Una profunda desesperación se había apoderado de él durante las largas horas pasadas en la celda.
Y luego, un día, el Viejo y el legionario fueron a visitarle. A partir de aquel momento, recuperó el valor. Era como si se hubiese entreabierto una puerta hacia el mundo exterior. Evidentemente, no podían liberarle ni podían hacer algo para mejorar su destino. Pero le vengarían. Resultaba más fácil resistir cuando se sabía que el que te maltrataba se encontraría algún día en presencia de un brazo vengador.
El pequeño legionario había fotografiado con la mirada Verraco, a Stever y a el Buitre.
Stever, que estaba presente en la visita, se sintió extrañamente turbado. Intentó participar en la conversación, pero el legionario le mantuvo a distancia. Luego, bruscamente, Stever ofreció cigarrillos, pese a que estaba prohibido fumar. Rehusaron, pero habían fumado los cigarrillos del legionario.
Al término de la visita, el legionario salió el último y, ya en el umbral, se volvió hacia Stever y le dijo:
– Tú eres Stever, ¿verdad? Y el gordo del despacho, el que lleva las tres estrellas en las hombreras, es Stahlschmidt. Y tu camarada, el suboficial que tiene la nariz torcida es ése al que llaman el Buitre, ¿verdad?
Stever había asentido con la cabeza, algo desconcertado.
– Bueno, no lo olvidaré -contestó el legionario-. Algún día nos encontraremos los cuatro. Tal vez alrededor de un vaso de cerveza. ¿Has oído hablar del té amargo del general chino Thes Sof Feng?
– No, nunca -murmuró Stever-. ¿De qué se trata?
– Siempre tomaba el té con sus enemigos. Pero té del general era dulce.
Después, el legionario había canturreado:
– Ven, ven, oh, muerte, ven.
Más tarde, Stever había entrado en la celda del teniente Ohlsen. Primero, había hablado de la lluvia y del sol. Luego, se había sentado antirreglamentariamente en el borde de la cama, y había declarado:
– Ese pequeño suboficial con el rostro desfigurado y la mirada de serpiente que decía tantas burradas es el tipo más asqueroso que he visto nunca. ¿Cómo es posible que un oficial como tú alterne con semejante bruto? Estoy helado hasta la medula de los huesos. Tiene aspecto de loco.

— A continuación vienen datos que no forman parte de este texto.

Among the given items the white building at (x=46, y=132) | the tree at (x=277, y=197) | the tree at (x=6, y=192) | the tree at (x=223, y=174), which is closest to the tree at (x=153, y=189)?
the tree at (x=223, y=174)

El teniente Ohlsen se encogió de hombros.
– Nadie alterna con él. Su única amiga es la muerte.
– ¿La muerte? No lo entiendo. ¿Es un asesino?
– En un sentido, sí y en otro, no. Es, a la vez, verdugo y juez. Su jefe esquelético, el hombre de la guadaña, le susurra al oído a quién debe enviar al reino de los muertos, y cuando está decidido, silba la tonadilla de su amo.
– ¿La invitación a la muerte? -murmuró Stever, mientras se secaba la frente húmeda con el dorso de la mano-. No quiero volver a ver a ese tipo. -Dio unos pasos por la celda-. He conocido a muchos tipos extraños en el RSHA. Tipos que te erizaban el cabello. Pero ese que ha venido a verte es peor que todos los demás. Se sienten escalofríos con sólo mirarlo. -Stever se volvió a sentar en la cama. Luego, súbitamente, no pudo contenerse más y preguntó-: ¿Crees que tiene algo contra mí?